2

I need only processed content of particular theme file (mytheme.tpl.php) using the theme() function. How do I get rid off header, footer and other stuff on the page? And it will be good not to touch main theme page.tpl.php or anything else except module internals.

Probably there is something like:

return DRUPAL_CLEAN_OUTPUT(theme('my_theme',array('html' => $html))); ?

4 Answers 4

3

Just print it from your page callback rather than return it. Drupal will only invoke the theme wrappers for the html/page when you return something from your callback.

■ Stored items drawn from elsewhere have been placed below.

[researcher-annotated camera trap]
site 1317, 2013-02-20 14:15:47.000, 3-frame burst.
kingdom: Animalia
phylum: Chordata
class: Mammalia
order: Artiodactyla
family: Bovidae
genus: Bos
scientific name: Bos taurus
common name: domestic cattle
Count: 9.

function MYMODULE_some_page_callback() {
  print theme('my_theme', array('html' => $html);
}

The other method is to set an explicit delivery callback for your menu item, to be used in place of the standard drupal_deliver_html_page() method. See the hook_menu() docs for more details.

1
  • 1
    In case of using 'print', CSS not added with drupal_add_css()
    – Alex
    Commented Aug 21, 2012 at 13:23
2

Also used the delivery callback like this:

function HOOK_menu() {
  $items['mymodule/blah.xml'] = array(
    'title' => 'RSS Feed',
    'description' => 'RSS feed of blah blah',
    'page callback' => 'rss_feed',
    'delivery callback' => 'deliver_plain',
    'access arguments' => array('access content'),
    'file' => 'blah.inc',
  );
}

Then my callback looked like this, so it could skip calling drupal_render_page:

function deliver_plain($page_callback_result) {
  print $page_callback_result;
}
1
  • 2
    This seems to be the most simple and elegant solution. Cheers. Commented Jul 31, 2015 at 19:04
1

If you want to remove all regions except the Content one from some of your pages page, you can use hook_page_alter() to hide them:

function MODULE_hook_page_alter($page) {
  if (some_condition()) {
    foreach (element_children($page) as $region) {
      $page[$region]['#access'] = ($region == 'content');    
    }
  }
}

The removed regions' contents will still be build, with any side effect they may have. But the content of the regions will not be rendered. So, for instance, hook_block_view() implementations for enabled blocks in the hidden regions will be called. Any CSS or JavaScript files added with drupal_add_css() or drupal_add_js() will be included in the page. But any CSS or JavaScript files added through the #attached property in their content (if returned as renderable arrays) will not be included in the page.

2
  • +1, but i think OP wanted to know how to print the HTML and do nothing else than that. This works just nicely for popup-like stuff anyway.
    – AKS
    Commented Aug 21, 2012 at 20:36
  • I added my answer because OP commented about missing CSS added with drupal_add_css() when using print. Commented Aug 22, 2012 at 14:14
1

I was trying to create a custom menu callback without other regions for a splash page that would be viewed via an iframe for new site visitors, but I still wanted the theming for the site. Pierre's suggestion is perfectly fine, and easy to implement, but wanted to try another approach that would avoid having to loop over every region of every page for every page request. So instead I implemented my own "delivery callback" for my menu router item (https://api.drupal.org/api/drupal/modules%21system%21system.api.php/function/hook_menu/7), which was basically a straight copy of drupal_deliver_html_page() https://api.drupal.org/api/drupal/includes%21common.inc/function/drupal_deliver_html_page/7, with the exception of a single line

 elseif (isset($page_callback_result)) {
    // Print anything besides a menu constant, assuming it's not NULL or
    // undefined.
    print drupal_render_page($page_callback_result);
  }

Became...

 elseif (isset($page_callback_result)) {
    // Print anything besides a menu constant, assuming it's not NULL or
    // undefined.
    print my_custom_render_page_function($page_callback_result);
  }

My custom function pretty much stayed the same, except I added Pierre's foreach loop just before the return statement:

  // Hide all but the content area for a splash calback.
  foreach (element_children($page) as $region) {
    $page[$region]['#access'] = ($region == 'content');
  }

  return drupal_render($page);

This way I'm not repeating the same unnecessary logic on every page to support a use case for ~1% of page requests. Whether this is worth it is up to debate, it is a lot of re-implemented core code that would now have to be maintained outside of the Drupal community.